In order to conjure this realm of the possible, Victorian mathematicians and logicians typically look for internal coherence, the modern standard for evaluating logical rigor, and which Carroll links to world-building of all kinds, including fictional world-building. Despite his occasional resistance to his role as a placeholder, we find in Humpty Dumpty a character who relies on the usefulness of a relational system when he claims that he has power to imbue a word with any meaning of his choosing.

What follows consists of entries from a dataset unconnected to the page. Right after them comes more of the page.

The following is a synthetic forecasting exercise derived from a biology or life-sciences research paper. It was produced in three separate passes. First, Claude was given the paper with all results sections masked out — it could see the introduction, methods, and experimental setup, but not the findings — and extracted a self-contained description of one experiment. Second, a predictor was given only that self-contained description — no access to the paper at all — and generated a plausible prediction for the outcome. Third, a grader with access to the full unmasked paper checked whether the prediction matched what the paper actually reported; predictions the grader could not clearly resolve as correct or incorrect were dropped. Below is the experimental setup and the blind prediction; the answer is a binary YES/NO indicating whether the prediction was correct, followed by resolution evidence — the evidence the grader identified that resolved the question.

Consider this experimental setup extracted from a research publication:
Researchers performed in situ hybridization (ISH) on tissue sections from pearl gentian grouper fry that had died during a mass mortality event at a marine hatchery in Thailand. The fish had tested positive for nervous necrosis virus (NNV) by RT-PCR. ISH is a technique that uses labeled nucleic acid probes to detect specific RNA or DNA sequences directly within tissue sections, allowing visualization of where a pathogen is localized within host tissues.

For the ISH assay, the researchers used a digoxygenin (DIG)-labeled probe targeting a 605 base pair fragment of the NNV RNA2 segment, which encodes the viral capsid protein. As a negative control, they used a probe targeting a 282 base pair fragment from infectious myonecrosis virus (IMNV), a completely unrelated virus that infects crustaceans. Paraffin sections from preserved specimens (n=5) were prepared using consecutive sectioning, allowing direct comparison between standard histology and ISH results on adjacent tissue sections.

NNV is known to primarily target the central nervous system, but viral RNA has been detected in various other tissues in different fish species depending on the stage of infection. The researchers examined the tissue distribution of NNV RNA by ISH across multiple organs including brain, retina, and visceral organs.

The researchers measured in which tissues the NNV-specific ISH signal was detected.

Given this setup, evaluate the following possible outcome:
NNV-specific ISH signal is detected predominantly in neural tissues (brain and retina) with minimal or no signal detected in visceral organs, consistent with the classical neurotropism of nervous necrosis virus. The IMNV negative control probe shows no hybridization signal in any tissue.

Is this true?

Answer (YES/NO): YES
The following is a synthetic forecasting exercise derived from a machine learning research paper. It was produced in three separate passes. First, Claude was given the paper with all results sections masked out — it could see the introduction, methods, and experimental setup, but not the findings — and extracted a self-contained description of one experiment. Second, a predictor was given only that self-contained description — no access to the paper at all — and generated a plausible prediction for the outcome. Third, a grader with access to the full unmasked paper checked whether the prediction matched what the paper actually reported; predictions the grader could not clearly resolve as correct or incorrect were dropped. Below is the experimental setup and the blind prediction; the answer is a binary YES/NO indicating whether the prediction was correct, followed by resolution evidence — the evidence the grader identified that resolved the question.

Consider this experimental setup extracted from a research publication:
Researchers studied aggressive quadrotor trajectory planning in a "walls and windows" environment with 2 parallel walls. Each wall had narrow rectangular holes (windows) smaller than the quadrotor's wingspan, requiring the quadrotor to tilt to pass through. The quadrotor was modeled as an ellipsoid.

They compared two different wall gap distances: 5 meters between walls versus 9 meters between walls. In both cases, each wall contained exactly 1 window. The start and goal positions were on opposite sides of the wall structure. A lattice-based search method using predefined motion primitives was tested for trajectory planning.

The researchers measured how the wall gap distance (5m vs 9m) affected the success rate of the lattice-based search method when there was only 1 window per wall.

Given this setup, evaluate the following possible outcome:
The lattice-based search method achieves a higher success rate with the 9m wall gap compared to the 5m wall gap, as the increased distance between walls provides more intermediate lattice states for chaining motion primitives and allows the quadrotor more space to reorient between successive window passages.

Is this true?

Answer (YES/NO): NO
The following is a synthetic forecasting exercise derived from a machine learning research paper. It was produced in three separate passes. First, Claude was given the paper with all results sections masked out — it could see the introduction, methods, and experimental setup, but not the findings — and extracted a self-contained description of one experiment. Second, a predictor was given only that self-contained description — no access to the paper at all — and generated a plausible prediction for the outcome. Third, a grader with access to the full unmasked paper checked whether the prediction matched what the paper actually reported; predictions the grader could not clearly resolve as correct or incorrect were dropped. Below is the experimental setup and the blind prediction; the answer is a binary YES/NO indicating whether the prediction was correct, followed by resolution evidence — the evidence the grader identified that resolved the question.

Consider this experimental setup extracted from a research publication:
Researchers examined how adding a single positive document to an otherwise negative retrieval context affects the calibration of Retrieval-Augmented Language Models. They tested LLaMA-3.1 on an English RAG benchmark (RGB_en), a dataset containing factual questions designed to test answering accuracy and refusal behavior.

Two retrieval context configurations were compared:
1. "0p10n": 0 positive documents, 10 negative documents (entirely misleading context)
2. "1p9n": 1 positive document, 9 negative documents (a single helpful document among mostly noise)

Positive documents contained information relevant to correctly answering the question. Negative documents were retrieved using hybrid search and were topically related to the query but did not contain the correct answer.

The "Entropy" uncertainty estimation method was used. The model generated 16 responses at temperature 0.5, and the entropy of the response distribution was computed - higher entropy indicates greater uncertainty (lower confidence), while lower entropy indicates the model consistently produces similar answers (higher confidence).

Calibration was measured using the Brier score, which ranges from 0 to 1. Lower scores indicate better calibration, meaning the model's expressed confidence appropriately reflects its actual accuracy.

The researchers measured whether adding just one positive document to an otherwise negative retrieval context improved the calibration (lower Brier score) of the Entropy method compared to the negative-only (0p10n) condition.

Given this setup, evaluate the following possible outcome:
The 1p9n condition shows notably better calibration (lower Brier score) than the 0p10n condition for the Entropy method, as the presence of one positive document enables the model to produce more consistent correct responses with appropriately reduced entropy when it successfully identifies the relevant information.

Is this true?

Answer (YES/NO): YES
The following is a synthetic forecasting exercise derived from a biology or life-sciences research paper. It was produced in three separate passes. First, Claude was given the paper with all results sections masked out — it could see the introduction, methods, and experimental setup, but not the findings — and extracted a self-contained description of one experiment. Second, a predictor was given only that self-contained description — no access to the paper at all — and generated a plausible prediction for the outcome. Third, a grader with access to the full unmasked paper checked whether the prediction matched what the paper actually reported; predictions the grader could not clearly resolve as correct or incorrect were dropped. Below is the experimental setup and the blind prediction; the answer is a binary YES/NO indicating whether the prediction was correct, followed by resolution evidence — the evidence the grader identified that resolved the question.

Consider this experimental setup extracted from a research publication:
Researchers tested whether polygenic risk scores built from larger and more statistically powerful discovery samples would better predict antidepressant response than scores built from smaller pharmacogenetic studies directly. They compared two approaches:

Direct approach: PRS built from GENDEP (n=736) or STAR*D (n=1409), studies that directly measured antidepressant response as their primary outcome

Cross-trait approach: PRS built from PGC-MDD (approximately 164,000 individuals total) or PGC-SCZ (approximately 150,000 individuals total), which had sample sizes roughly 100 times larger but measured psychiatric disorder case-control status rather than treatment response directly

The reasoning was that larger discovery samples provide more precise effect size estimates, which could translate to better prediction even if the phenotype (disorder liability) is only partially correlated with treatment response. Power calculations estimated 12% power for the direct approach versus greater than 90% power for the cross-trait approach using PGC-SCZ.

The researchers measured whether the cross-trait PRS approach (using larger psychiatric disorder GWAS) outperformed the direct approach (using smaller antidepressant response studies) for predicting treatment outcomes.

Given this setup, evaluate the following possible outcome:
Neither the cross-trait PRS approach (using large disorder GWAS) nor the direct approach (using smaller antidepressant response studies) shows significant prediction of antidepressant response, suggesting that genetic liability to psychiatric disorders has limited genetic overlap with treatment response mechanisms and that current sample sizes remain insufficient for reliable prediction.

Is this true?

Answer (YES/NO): YES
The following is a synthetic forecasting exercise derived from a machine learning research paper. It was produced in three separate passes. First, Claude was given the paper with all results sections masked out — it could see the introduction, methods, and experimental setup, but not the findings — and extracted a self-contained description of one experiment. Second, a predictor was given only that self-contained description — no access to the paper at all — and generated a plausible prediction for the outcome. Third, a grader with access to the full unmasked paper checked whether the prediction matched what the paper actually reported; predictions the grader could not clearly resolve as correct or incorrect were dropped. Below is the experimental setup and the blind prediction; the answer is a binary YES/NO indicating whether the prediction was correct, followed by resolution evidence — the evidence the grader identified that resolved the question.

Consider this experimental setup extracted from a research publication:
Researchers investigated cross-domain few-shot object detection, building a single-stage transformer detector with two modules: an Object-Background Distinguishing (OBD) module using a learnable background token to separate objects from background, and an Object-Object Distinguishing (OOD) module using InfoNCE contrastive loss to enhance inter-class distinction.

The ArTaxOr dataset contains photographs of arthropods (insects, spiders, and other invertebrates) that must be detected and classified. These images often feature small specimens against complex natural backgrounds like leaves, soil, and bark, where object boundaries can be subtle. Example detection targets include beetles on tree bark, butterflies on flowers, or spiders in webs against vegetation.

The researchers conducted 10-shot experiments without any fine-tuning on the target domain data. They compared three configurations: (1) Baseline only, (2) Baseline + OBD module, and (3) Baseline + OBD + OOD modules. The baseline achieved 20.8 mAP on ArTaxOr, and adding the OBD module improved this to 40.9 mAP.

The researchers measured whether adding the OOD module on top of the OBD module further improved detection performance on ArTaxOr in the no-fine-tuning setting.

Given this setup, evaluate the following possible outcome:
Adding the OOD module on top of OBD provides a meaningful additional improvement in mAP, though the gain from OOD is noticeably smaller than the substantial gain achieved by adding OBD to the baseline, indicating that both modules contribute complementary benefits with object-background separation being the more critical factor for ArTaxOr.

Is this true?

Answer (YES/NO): NO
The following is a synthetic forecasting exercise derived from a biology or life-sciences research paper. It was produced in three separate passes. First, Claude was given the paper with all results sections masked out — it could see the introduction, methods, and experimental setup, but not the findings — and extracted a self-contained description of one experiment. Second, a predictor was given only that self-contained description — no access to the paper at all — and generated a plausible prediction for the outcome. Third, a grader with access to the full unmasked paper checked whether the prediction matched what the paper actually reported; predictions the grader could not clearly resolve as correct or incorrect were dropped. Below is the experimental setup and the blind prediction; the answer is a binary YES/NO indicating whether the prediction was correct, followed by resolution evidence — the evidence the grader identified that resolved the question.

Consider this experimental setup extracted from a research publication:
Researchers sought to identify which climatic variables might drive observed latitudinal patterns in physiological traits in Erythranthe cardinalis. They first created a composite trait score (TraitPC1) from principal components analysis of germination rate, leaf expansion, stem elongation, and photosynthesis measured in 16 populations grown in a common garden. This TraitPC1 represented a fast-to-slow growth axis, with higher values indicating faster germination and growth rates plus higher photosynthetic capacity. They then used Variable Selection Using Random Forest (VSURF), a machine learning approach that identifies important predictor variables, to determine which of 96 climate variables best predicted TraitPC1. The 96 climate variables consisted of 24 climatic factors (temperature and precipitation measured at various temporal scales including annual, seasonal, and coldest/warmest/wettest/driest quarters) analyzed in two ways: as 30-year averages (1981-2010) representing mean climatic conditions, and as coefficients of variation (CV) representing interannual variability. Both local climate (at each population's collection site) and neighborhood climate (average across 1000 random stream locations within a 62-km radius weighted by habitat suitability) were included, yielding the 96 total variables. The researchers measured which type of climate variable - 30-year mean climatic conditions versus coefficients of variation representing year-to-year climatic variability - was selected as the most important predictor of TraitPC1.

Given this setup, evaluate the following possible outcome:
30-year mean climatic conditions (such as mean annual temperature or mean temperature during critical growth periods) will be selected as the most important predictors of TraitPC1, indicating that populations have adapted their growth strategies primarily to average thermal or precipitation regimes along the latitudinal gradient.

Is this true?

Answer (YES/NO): NO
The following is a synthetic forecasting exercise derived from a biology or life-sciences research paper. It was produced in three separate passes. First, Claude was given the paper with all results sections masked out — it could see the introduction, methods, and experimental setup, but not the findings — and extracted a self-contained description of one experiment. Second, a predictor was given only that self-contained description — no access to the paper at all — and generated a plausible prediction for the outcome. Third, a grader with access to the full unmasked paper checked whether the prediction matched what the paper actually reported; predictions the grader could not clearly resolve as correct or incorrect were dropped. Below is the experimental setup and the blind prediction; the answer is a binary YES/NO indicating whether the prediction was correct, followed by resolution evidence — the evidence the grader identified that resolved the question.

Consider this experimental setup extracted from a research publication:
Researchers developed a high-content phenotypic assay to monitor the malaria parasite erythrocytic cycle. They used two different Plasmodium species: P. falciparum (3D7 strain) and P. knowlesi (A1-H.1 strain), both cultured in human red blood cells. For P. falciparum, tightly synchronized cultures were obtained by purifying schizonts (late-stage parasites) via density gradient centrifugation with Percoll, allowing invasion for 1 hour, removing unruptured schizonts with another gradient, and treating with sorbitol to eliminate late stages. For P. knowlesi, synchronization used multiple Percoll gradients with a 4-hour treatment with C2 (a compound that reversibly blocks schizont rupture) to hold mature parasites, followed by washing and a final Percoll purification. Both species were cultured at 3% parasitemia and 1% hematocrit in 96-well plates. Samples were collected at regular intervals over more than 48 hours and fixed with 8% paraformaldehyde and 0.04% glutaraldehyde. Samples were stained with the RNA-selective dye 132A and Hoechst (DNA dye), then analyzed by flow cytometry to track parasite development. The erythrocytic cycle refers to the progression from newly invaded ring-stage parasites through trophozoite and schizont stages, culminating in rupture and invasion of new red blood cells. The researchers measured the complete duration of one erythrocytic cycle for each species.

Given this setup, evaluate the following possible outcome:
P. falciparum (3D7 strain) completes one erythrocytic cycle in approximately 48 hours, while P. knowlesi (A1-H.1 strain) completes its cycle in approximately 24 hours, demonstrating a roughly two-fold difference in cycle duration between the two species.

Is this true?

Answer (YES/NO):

After Alice questions whether someone “can make words mean so many different things” (251), he goes on to illustrate the value of such a system by giving meanings to some of the terms in “Jabberwock”:
‘Twas brillig, and the slithy toves
Did gyr and gimble in the wabe:
All mimsy were the borogoves,
And the mome raths outgrabe. (253)
Humpty explains that “‘toves’ are something like badgers… they make their nests under sun-dials. … To ‘gyre’ is to go round and round like a gyroscope. To ‘gimble’ is to make holes like a gimblet” (253). We know that his system functions consistently because Alice is able to pick up on it, defining “wabe” (“the grass-plot round a sun-dial”) in the context of what she has already heard (253). Because, in this game of logic, the universal entities are coherent within the system (although they may seem like nonsense outside of the system), they successfully demonstrate the potential use of arbitrary symbols as placeholders for meaning.
The idea of a relational system is most clearly dramatized in the chess game that structures both the setting and the plot trajectory of the book. Each piece in chess, for example, has a set of possible moves that it can make. However, if a certain piece is missing—the rook perhaps—a player could easily substitute another object—a coin or a Lego or a lipstick tube—and play could go on as usual. It isn’t the shape of the rook that provides meaning; it is its place within the system. Chess is mastered by learning the rules of the system and using them skillfully. In a given game, even though each piece has certain limitations on the type of moves it can make, the system as a whole facilitates creativity and analytical reasoning by providing a structure within which to work. Boole describes his mathematical system of symbols as “a step towards a philosophical language” (“Mathematical Analysis” 4) that allows for the precise description of a given class. By emphasizing the coherence of a general system applicable to particular circumstances, Boole and Carroll rely on a system that is always defined relationally. As Andrea Henderson argues, Carroll, like Boole, locates in this formal coherence “a new site of value,” one that replaces traditional symbolic referentiality (81).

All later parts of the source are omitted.